**CONSIGNE 1:** Expliquez en une à trois phrases pourquoi l'article sur la consommation en Égypte voit un paradoxe dans les scènes observées d'Alexandrie jusqu'à Assouan.

Consommation.
Des milliards de L.E. sont dépensées par les Egyptiens pour
le bavardage, le tabac, les drogues et les cours
particuliers. Des modes de dépense qui sonnent l’alarme dans
une société en état de crise.
Acheter de l’illusion
Dans
des endroits populaires, au milieu des immondices et des
maisons qui tombent en ruine ou se maintiennent
difficilement aux pieds des collines et dans les zones
sauvages, les habitants de plusieurs régions démunies et
souffrant de conditions de vie plus qu’inhumaines sont
observés utilisant le portable, fumant des cigarettes ou de
la drogue. Des scènes qui semblent être courantes
d’Alexandrie jusqu’à Assouan. Un paradoxe en quelque sorte
puisque l’on sait que la pauvreté touche plus du tiers de la
population. Des accros donc, mais qui semblent savoir ce
qu’ils font. Ils ont toujours leurs arguments : « Le
portable est devenu une nécessité, cela me permet de
chercher du travail ou d’être plus accessible », « Pourquoi
ne pas être comme les autres. Tous mes voisins possèdent un
cellulaire et son prix a nettement diminué ». Et même avec
la hausse du prix des cigarettes et des stupéfiants, des
hommes qui ont du mal à subvenir aux besoins essentiels de
leurs familles disent tout bas qu’ils ne peuvent se passer
ni des cigarettes ni de la drogue. « C’est le seul plaisir
que je peux me permettre ».

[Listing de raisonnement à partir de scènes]
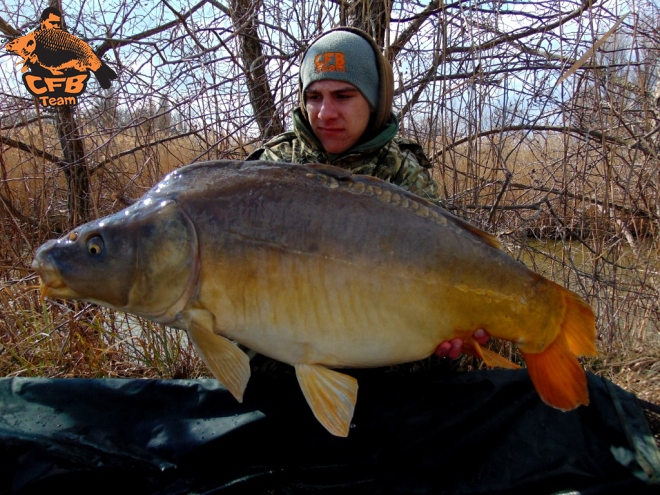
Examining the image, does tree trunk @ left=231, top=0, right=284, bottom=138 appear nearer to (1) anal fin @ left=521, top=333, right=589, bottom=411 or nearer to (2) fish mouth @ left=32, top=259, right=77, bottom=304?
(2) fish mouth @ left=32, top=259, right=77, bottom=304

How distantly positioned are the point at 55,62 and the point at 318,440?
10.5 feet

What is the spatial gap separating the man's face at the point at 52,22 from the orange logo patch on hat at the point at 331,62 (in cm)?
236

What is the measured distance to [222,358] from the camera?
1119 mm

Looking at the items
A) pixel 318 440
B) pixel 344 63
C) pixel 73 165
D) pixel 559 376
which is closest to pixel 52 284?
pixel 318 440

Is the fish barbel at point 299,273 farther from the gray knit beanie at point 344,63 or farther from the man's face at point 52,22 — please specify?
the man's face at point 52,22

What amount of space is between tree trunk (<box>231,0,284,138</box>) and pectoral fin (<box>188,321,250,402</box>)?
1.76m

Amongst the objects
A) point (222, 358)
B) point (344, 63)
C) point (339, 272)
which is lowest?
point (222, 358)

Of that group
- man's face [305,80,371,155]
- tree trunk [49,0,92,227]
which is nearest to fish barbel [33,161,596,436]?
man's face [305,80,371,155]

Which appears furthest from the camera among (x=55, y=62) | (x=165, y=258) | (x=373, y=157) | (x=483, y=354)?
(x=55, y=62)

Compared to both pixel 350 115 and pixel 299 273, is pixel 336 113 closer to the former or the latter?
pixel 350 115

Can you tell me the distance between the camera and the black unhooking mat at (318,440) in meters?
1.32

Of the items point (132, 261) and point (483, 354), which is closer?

**CONSIGNE 2:** Recopiez à l'identique les lignes du listing, de la ligne contenant « Can you tell » jusqu'à la dernière ligne du listing, toutes deux comprises.

**RÉPONSE DÉTAILLÉE 1:** Ces scènes montrent des habitants de régions démunies, qui vivent dans des conditions plus qu'inhumaines, en train d'utiliser le portable ou de fumer des cigarettes ou de la drogue. Or la pauvreté touche plus du tiers de la population.

**RÉPONSE DÉTAILLÉE 2:**
Can you tell me the distance between the camera and the black unhooking mat at (318,440) in meters?
1.32

Of the items point (132, 261) and point (483, 354), which is closer?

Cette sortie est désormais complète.